In 1934 only about 10 percent of American farms had electric service, but even so it was possible to string wires from the end of the grid out a remote farm out in western Minnesota — provided the farmer had the money to pay for it.

That's much the case right now in looking at broadband Internet. In looking through the interactive map of broadband service on the website of Connect Minnesota, there wouldn't appear that many places in the state where it's just not available.

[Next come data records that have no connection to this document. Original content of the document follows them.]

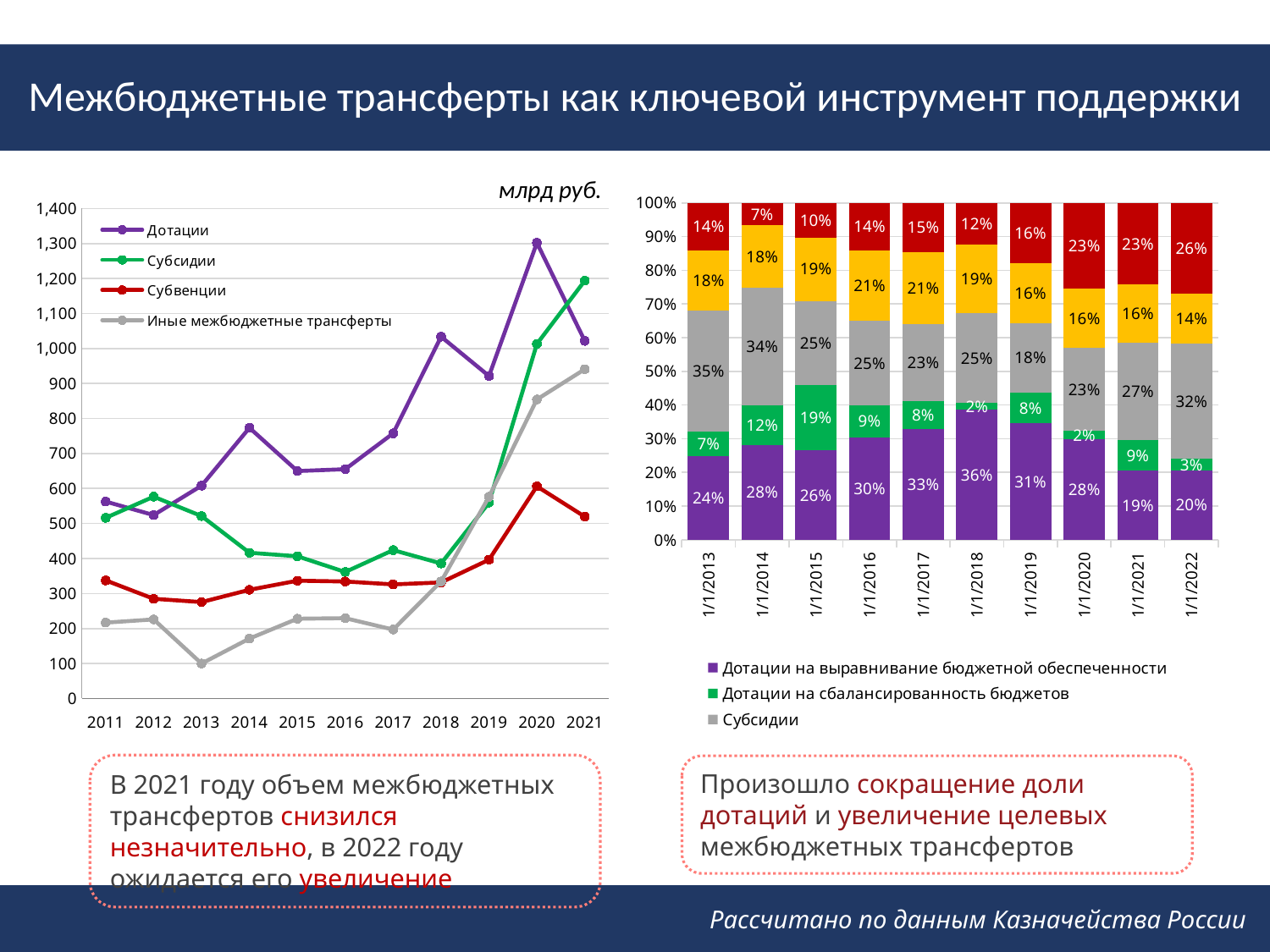
What kind of chart is the chart on the left of the slide? line chart In the left chart, is the value for Дотации in 2020 greater or less than 1,200? greater In the right chart, in which year is the share of Дотации на выравнивание бюджетной обеспеченности lowest? 1/1/2021 In the right chart, by how many percentage points does the top (red) segment on 1/1/2022 exceed the top (red) segment on 1/1/2013? 12 percentage points In the right chart, what is the share of Субсидии on 1/1/2022? 32% In the right chart, what is the share of Дотации на выравнивание бюджетной обеспеченности on 1/1/2022? 20% In the left chart, is the value for Субсидии in 2021 greater or less than 1,100? greater In the right chart, in which year is the share of Дотации на выравнивание бюджетной обеспеченности highest? 1/1/2018 How many series does the legend of the left chart list? 4 In the left chart, is the value for Субвенции in 2013 greater or less than 300? less What kind of chart is the chart on the right of the slide? stacked bar chart How many years are plotted on the x axis of the left chart? 11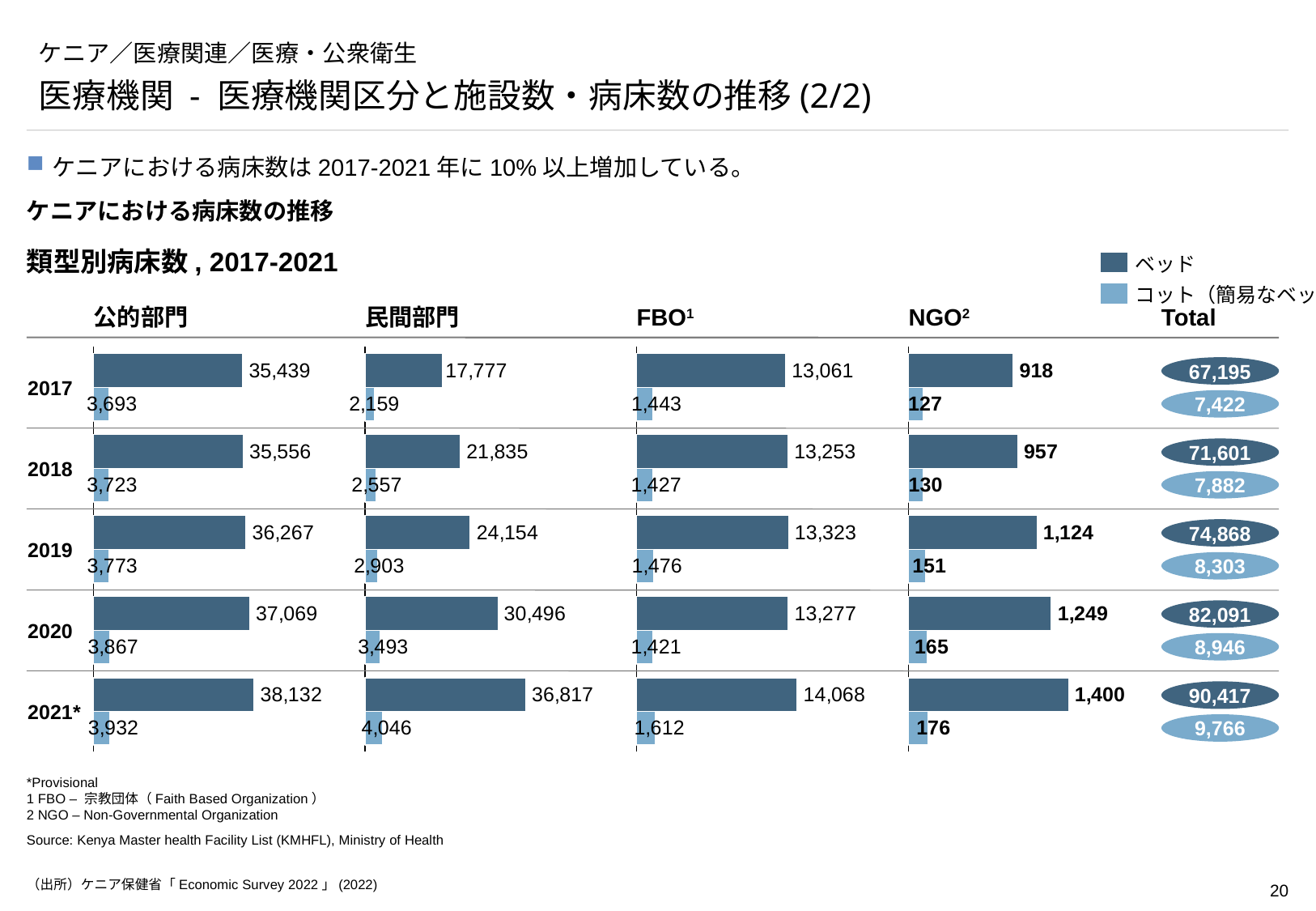
What kind of chart is used to show the number of beds and cots by sector? Bar chart What is the difference between the Total number of コット (cots) in 2021* and in 2020? 820 How many series does the legend list? 2 What is the number of ベッド (beds) in the 公的部門 (public sector) in 2017? 35,439 In which year is the number of コット (cots) for NGO lowest? 2017 Which is larger: the number of ベッド (beds) for FBO in 2019 or in 2020? 2019 What is the number of ベッド (beds) for NGO in 2019? 1,124 By how much did the number of ベッド (beds) in the 公的部門 (public sector) increase from 2017 to 2021*? 2,693 In which year is the number of ベッド (beds) in the 民間部門 (private sector) highest? 2021* What is the Total number of ベッド (beds) in 2020? 82,091 What is the number of コット (cots) in the 民間部門 (private sector) in 2021*? 4,046 How many years are shown in the chart? 5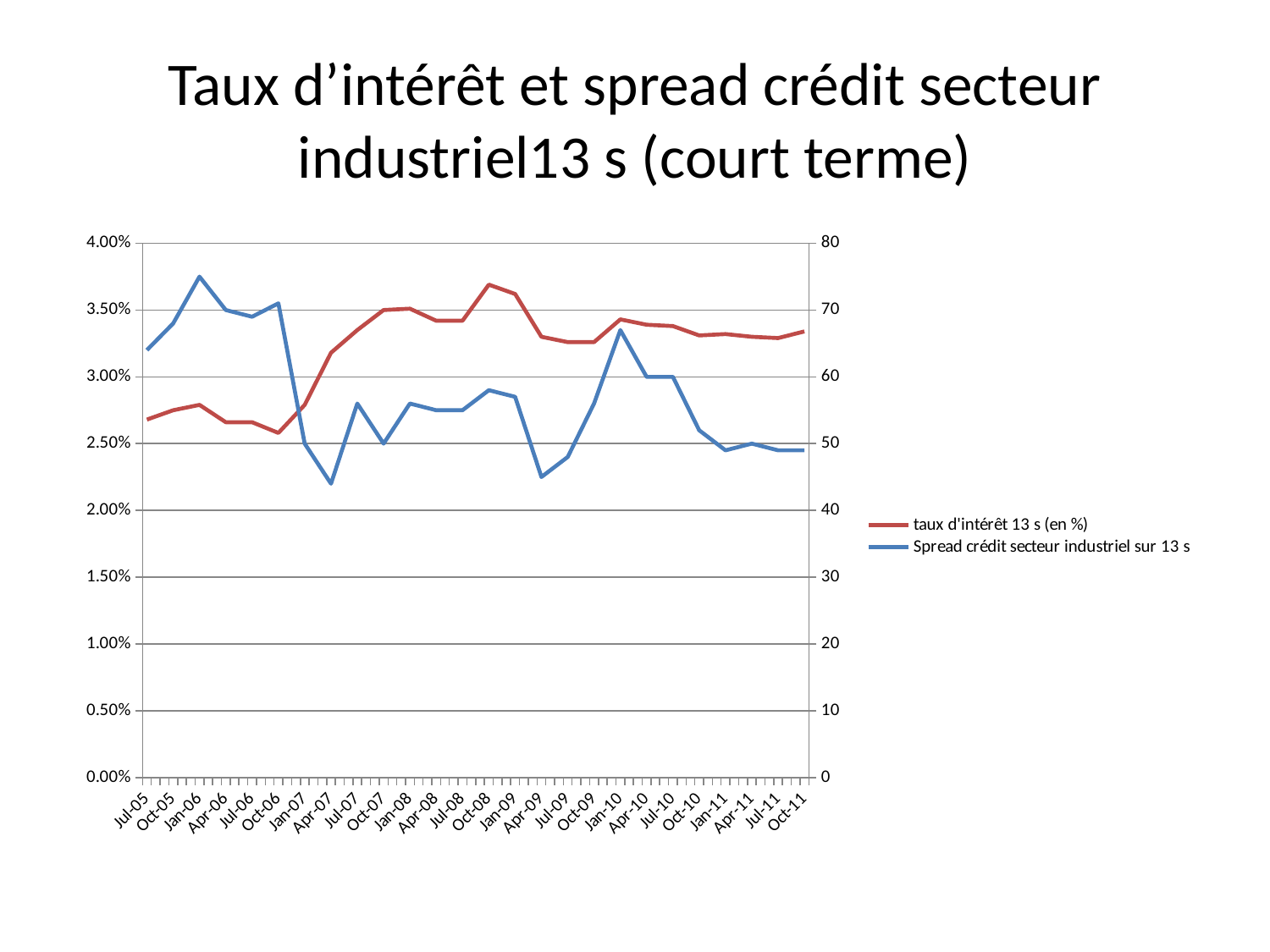
Which is larger for taux d'intérêt 13 s (en %): the value at Jan-08 or the value at Jul-05? Jan-08 Is the value of taux d'intérêt 13 s (en %) at Oct-06 greater or less than 3.00%? less Is the value of Spread crédit secteur industriel sur 13 s at Apr-07 greater or less than 50? less Is the value of Spread crédit secteur industriel sur 13 s at Jan-10 greater or less than 60? greater At which date does the Spread crédit secteur industriel sur 13 s series reach its highest value? Jan-06 At which date does the taux d'intérêt 13 s (en %) series reach its highest value? Oct-08 How many series does the legend list? 2 At which date does the taux d'intérêt 13 s (en %) series reach its lowest value? Oct-06 Does the Spread crédit secteur industriel sur 13 s series rise or fall overall from Jan-10 to Oct-11? fall What kind of chart is shown on the slide? line chart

A good-faith effort to find one led to a friend's cabin northwest of Ely, well beyond the limits of the GigaZone. It's a wonderful northern Minnesota retreat overlooking a small wilderness lake located at the end of a long dirt road, miles past where the county stops maintaining it.

It's so remote that keeping a snowmobile gassed up in the late fall may be a good idea in case the SUV has to be left there until spring.

But according to that interactive map, this wilderness cabin is not so remote that guests from St. Paul wouldn't be able to stream the TV show "Orange Is the New Black" from Netflix and watch on their iPads.

That is, if my friend weren't too cheap to pay the $129.99 per month plus tax for satellite service fast enough to make it possible.